Il segreto di tanta longevità? Non si conosce, ma ci sono alcune documentazioni dell’epoca che testimonierebbero la presenza a Napoli di Samuel Morse (l’inventore del primo telegrafo elettrico, nonché dell’alfabeto più utilizzato per le trasmissioni di quel tipo). L’inventore statunitense avrebbe potuto collaborare con gli esperti di Pietrarsa ad un brevetto segreto.

Ai primi collegamenti telegrafici terrestri tra Napoli, Caserta, Cancello e Maddaloni, ne seguirono molti altri: Capua, Nola, Torre Orlando, Terracina, Avellino, Ariano Irpino, Nola, Sarno, Nocera, Salerno, Lecce, L’Aquila, Pescara, Potenza e Reggio Calabria. Dal 1856 furono inaugurate le tratte sottomarine che collegavano Reggio Calabria, Messina, e Trapani.

A differenza degli altri Stati italiani, il Regno delle Due Sicilie mantenne un personale rigorosamente autoctono, altamente qualificato per la gestione e la creazione dei propri impianti telegrafici.
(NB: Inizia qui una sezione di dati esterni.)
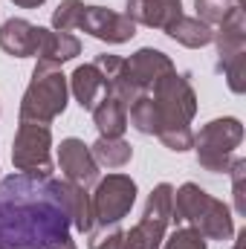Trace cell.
<instances>
[{
    "instance_id": "4fadbf2b",
    "label": "cell",
    "mask_w": 246,
    "mask_h": 249,
    "mask_svg": "<svg viewBox=\"0 0 246 249\" xmlns=\"http://www.w3.org/2000/svg\"><path fill=\"white\" fill-rule=\"evenodd\" d=\"M133 23L151 26V29H168L174 20L183 18V0H127L124 12Z\"/></svg>"
},
{
    "instance_id": "8992f818",
    "label": "cell",
    "mask_w": 246,
    "mask_h": 249,
    "mask_svg": "<svg viewBox=\"0 0 246 249\" xmlns=\"http://www.w3.org/2000/svg\"><path fill=\"white\" fill-rule=\"evenodd\" d=\"M171 214H174V186L159 183L148 194L142 220L130 232H122L119 249H159L165 241V229L171 226Z\"/></svg>"
},
{
    "instance_id": "8fae6325",
    "label": "cell",
    "mask_w": 246,
    "mask_h": 249,
    "mask_svg": "<svg viewBox=\"0 0 246 249\" xmlns=\"http://www.w3.org/2000/svg\"><path fill=\"white\" fill-rule=\"evenodd\" d=\"M124 64H127V75H130V81H133V87H136L139 93H151L154 84H157L165 72L174 70L171 58H168L162 50H154V47L136 50L130 58H124Z\"/></svg>"
},
{
    "instance_id": "603a6c76",
    "label": "cell",
    "mask_w": 246,
    "mask_h": 249,
    "mask_svg": "<svg viewBox=\"0 0 246 249\" xmlns=\"http://www.w3.org/2000/svg\"><path fill=\"white\" fill-rule=\"evenodd\" d=\"M81 12H84L81 0H61L58 9L53 12V29L55 32H72V29H78Z\"/></svg>"
},
{
    "instance_id": "30bf717a",
    "label": "cell",
    "mask_w": 246,
    "mask_h": 249,
    "mask_svg": "<svg viewBox=\"0 0 246 249\" xmlns=\"http://www.w3.org/2000/svg\"><path fill=\"white\" fill-rule=\"evenodd\" d=\"M58 168H61L64 180L75 183V186L87 188L99 183V165L90 154V145H84L75 136H67L58 145Z\"/></svg>"
},
{
    "instance_id": "ffe728a7",
    "label": "cell",
    "mask_w": 246,
    "mask_h": 249,
    "mask_svg": "<svg viewBox=\"0 0 246 249\" xmlns=\"http://www.w3.org/2000/svg\"><path fill=\"white\" fill-rule=\"evenodd\" d=\"M64 194H67V203H70V217H72V226L78 232H90L96 226L93 220V203H90V194L87 188L75 186V183H67L64 180Z\"/></svg>"
},
{
    "instance_id": "277c9868",
    "label": "cell",
    "mask_w": 246,
    "mask_h": 249,
    "mask_svg": "<svg viewBox=\"0 0 246 249\" xmlns=\"http://www.w3.org/2000/svg\"><path fill=\"white\" fill-rule=\"evenodd\" d=\"M67 96H70V84L61 67L38 61L32 70L29 87L20 99V122L50 124L67 110Z\"/></svg>"
},
{
    "instance_id": "52a82bcc",
    "label": "cell",
    "mask_w": 246,
    "mask_h": 249,
    "mask_svg": "<svg viewBox=\"0 0 246 249\" xmlns=\"http://www.w3.org/2000/svg\"><path fill=\"white\" fill-rule=\"evenodd\" d=\"M12 162L20 174L53 177V130H50V124H18V133L12 142Z\"/></svg>"
},
{
    "instance_id": "9a60e30c",
    "label": "cell",
    "mask_w": 246,
    "mask_h": 249,
    "mask_svg": "<svg viewBox=\"0 0 246 249\" xmlns=\"http://www.w3.org/2000/svg\"><path fill=\"white\" fill-rule=\"evenodd\" d=\"M67 84H70L75 102L81 105V110H93L96 102L107 93V87H105V75L99 72L96 64H81V67H75V72L67 78Z\"/></svg>"
},
{
    "instance_id": "7c38bea8",
    "label": "cell",
    "mask_w": 246,
    "mask_h": 249,
    "mask_svg": "<svg viewBox=\"0 0 246 249\" xmlns=\"http://www.w3.org/2000/svg\"><path fill=\"white\" fill-rule=\"evenodd\" d=\"M41 29L23 18H9L0 26V50L12 58H32L38 55V44H41Z\"/></svg>"
},
{
    "instance_id": "ba28073f",
    "label": "cell",
    "mask_w": 246,
    "mask_h": 249,
    "mask_svg": "<svg viewBox=\"0 0 246 249\" xmlns=\"http://www.w3.org/2000/svg\"><path fill=\"white\" fill-rule=\"evenodd\" d=\"M90 203H93V220L99 226L122 223V217L130 214L136 203V183L127 174H107L105 180L96 183Z\"/></svg>"
},
{
    "instance_id": "484cf974",
    "label": "cell",
    "mask_w": 246,
    "mask_h": 249,
    "mask_svg": "<svg viewBox=\"0 0 246 249\" xmlns=\"http://www.w3.org/2000/svg\"><path fill=\"white\" fill-rule=\"evenodd\" d=\"M90 241H87V247L90 249H119L122 244V226L119 223H113V226H93L90 232Z\"/></svg>"
},
{
    "instance_id": "7402d4cb",
    "label": "cell",
    "mask_w": 246,
    "mask_h": 249,
    "mask_svg": "<svg viewBox=\"0 0 246 249\" xmlns=\"http://www.w3.org/2000/svg\"><path fill=\"white\" fill-rule=\"evenodd\" d=\"M235 6H241V3H232V0H194L197 18H200L203 23H209V26H220V23L232 15Z\"/></svg>"
},
{
    "instance_id": "6da1fadb",
    "label": "cell",
    "mask_w": 246,
    "mask_h": 249,
    "mask_svg": "<svg viewBox=\"0 0 246 249\" xmlns=\"http://www.w3.org/2000/svg\"><path fill=\"white\" fill-rule=\"evenodd\" d=\"M70 229L64 180L20 171L0 180V249H53Z\"/></svg>"
},
{
    "instance_id": "7a4b0ae2",
    "label": "cell",
    "mask_w": 246,
    "mask_h": 249,
    "mask_svg": "<svg viewBox=\"0 0 246 249\" xmlns=\"http://www.w3.org/2000/svg\"><path fill=\"white\" fill-rule=\"evenodd\" d=\"M151 99L157 105V139L168 148L183 154L188 148H194V130H191V119L197 113V93L188 81V75L171 70L165 72L154 90Z\"/></svg>"
},
{
    "instance_id": "4316f807",
    "label": "cell",
    "mask_w": 246,
    "mask_h": 249,
    "mask_svg": "<svg viewBox=\"0 0 246 249\" xmlns=\"http://www.w3.org/2000/svg\"><path fill=\"white\" fill-rule=\"evenodd\" d=\"M229 174H232V194H235V212L238 214H246V160H232L229 165Z\"/></svg>"
},
{
    "instance_id": "f1b7e54d",
    "label": "cell",
    "mask_w": 246,
    "mask_h": 249,
    "mask_svg": "<svg viewBox=\"0 0 246 249\" xmlns=\"http://www.w3.org/2000/svg\"><path fill=\"white\" fill-rule=\"evenodd\" d=\"M53 249H78V247H75V241H72V238L67 235V238H64V241H58V244H55Z\"/></svg>"
},
{
    "instance_id": "e0dca14e",
    "label": "cell",
    "mask_w": 246,
    "mask_h": 249,
    "mask_svg": "<svg viewBox=\"0 0 246 249\" xmlns=\"http://www.w3.org/2000/svg\"><path fill=\"white\" fill-rule=\"evenodd\" d=\"M93 124L99 136L119 139L127 130V105H122L116 96H102L93 107Z\"/></svg>"
},
{
    "instance_id": "83f0119b",
    "label": "cell",
    "mask_w": 246,
    "mask_h": 249,
    "mask_svg": "<svg viewBox=\"0 0 246 249\" xmlns=\"http://www.w3.org/2000/svg\"><path fill=\"white\" fill-rule=\"evenodd\" d=\"M15 6H20V9H38V6H44L47 0H12Z\"/></svg>"
},
{
    "instance_id": "5bb4252c",
    "label": "cell",
    "mask_w": 246,
    "mask_h": 249,
    "mask_svg": "<svg viewBox=\"0 0 246 249\" xmlns=\"http://www.w3.org/2000/svg\"><path fill=\"white\" fill-rule=\"evenodd\" d=\"M214 44H217V64L229 61V58H235V55H246V15H244V6H235L232 15L217 26Z\"/></svg>"
},
{
    "instance_id": "ac0fdd59",
    "label": "cell",
    "mask_w": 246,
    "mask_h": 249,
    "mask_svg": "<svg viewBox=\"0 0 246 249\" xmlns=\"http://www.w3.org/2000/svg\"><path fill=\"white\" fill-rule=\"evenodd\" d=\"M165 35L174 38L177 44L188 47V50H200V47H209L214 41V29L209 23H203L200 18H185V15L165 29Z\"/></svg>"
},
{
    "instance_id": "5b68a950",
    "label": "cell",
    "mask_w": 246,
    "mask_h": 249,
    "mask_svg": "<svg viewBox=\"0 0 246 249\" xmlns=\"http://www.w3.org/2000/svg\"><path fill=\"white\" fill-rule=\"evenodd\" d=\"M244 142V124L235 116H223V119H211L209 124L200 127V133H194V151H197V162L211 171V174H223L232 165L235 151Z\"/></svg>"
},
{
    "instance_id": "4dcf8cb0",
    "label": "cell",
    "mask_w": 246,
    "mask_h": 249,
    "mask_svg": "<svg viewBox=\"0 0 246 249\" xmlns=\"http://www.w3.org/2000/svg\"><path fill=\"white\" fill-rule=\"evenodd\" d=\"M232 3H241V6H244V0H232Z\"/></svg>"
},
{
    "instance_id": "d4e9b609",
    "label": "cell",
    "mask_w": 246,
    "mask_h": 249,
    "mask_svg": "<svg viewBox=\"0 0 246 249\" xmlns=\"http://www.w3.org/2000/svg\"><path fill=\"white\" fill-rule=\"evenodd\" d=\"M217 70L226 75V84L232 93H238V96L246 93V55H235L229 61H220Z\"/></svg>"
},
{
    "instance_id": "f546056e",
    "label": "cell",
    "mask_w": 246,
    "mask_h": 249,
    "mask_svg": "<svg viewBox=\"0 0 246 249\" xmlns=\"http://www.w3.org/2000/svg\"><path fill=\"white\" fill-rule=\"evenodd\" d=\"M232 249H246V229L238 232V241H235V247H232Z\"/></svg>"
},
{
    "instance_id": "44dd1931",
    "label": "cell",
    "mask_w": 246,
    "mask_h": 249,
    "mask_svg": "<svg viewBox=\"0 0 246 249\" xmlns=\"http://www.w3.org/2000/svg\"><path fill=\"white\" fill-rule=\"evenodd\" d=\"M127 122L133 124L139 133H145V136H157V105H154V99H151V93H142V96H136L130 105H127Z\"/></svg>"
},
{
    "instance_id": "cb8c5ba5",
    "label": "cell",
    "mask_w": 246,
    "mask_h": 249,
    "mask_svg": "<svg viewBox=\"0 0 246 249\" xmlns=\"http://www.w3.org/2000/svg\"><path fill=\"white\" fill-rule=\"evenodd\" d=\"M159 249H209V244H206V238H203L194 226H177V229L162 241Z\"/></svg>"
},
{
    "instance_id": "d6986e66",
    "label": "cell",
    "mask_w": 246,
    "mask_h": 249,
    "mask_svg": "<svg viewBox=\"0 0 246 249\" xmlns=\"http://www.w3.org/2000/svg\"><path fill=\"white\" fill-rule=\"evenodd\" d=\"M90 154L96 160V165L102 168H124L133 157V148L124 142L122 136L119 139H107V136H99L93 145H90Z\"/></svg>"
},
{
    "instance_id": "3957f363",
    "label": "cell",
    "mask_w": 246,
    "mask_h": 249,
    "mask_svg": "<svg viewBox=\"0 0 246 249\" xmlns=\"http://www.w3.org/2000/svg\"><path fill=\"white\" fill-rule=\"evenodd\" d=\"M174 223L194 226L206 241H229L235 235V220H232V209L211 197L209 191L197 186V183H183L174 191Z\"/></svg>"
},
{
    "instance_id": "2e32d148",
    "label": "cell",
    "mask_w": 246,
    "mask_h": 249,
    "mask_svg": "<svg viewBox=\"0 0 246 249\" xmlns=\"http://www.w3.org/2000/svg\"><path fill=\"white\" fill-rule=\"evenodd\" d=\"M81 55V41L72 32H55V29H41V44H38V61L61 67L64 61H72Z\"/></svg>"
},
{
    "instance_id": "9c48e42d",
    "label": "cell",
    "mask_w": 246,
    "mask_h": 249,
    "mask_svg": "<svg viewBox=\"0 0 246 249\" xmlns=\"http://www.w3.org/2000/svg\"><path fill=\"white\" fill-rule=\"evenodd\" d=\"M78 29L105 41V44H127L136 35V23L127 15H119V12L105 9V6H84Z\"/></svg>"
}]
</instances>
Altrove gli austriaci dovettero mandare i loro uomini per colmare le lacune professionali del Veneto, della Lombardia, del Piemonte, e persino della Toscana, che pure aveva visto un primo tentativo rudimentale di telegrafo elettrico, con qualche anno d’anticipo sul Regno delle Due Sicilie.

In anticipo sui tempi, il Regno Borbonico, anche riguardo la certificazione dell’identità del mittente. Il problema che assilla anche oggi internet, con le false identità a cui si cerca di porre un limite con trovate come la posta certificata o lo spid, era stato già affrontato e risolto qui al Sud obbligando chi inviava messaggi telegrafici a certificare la propria identità.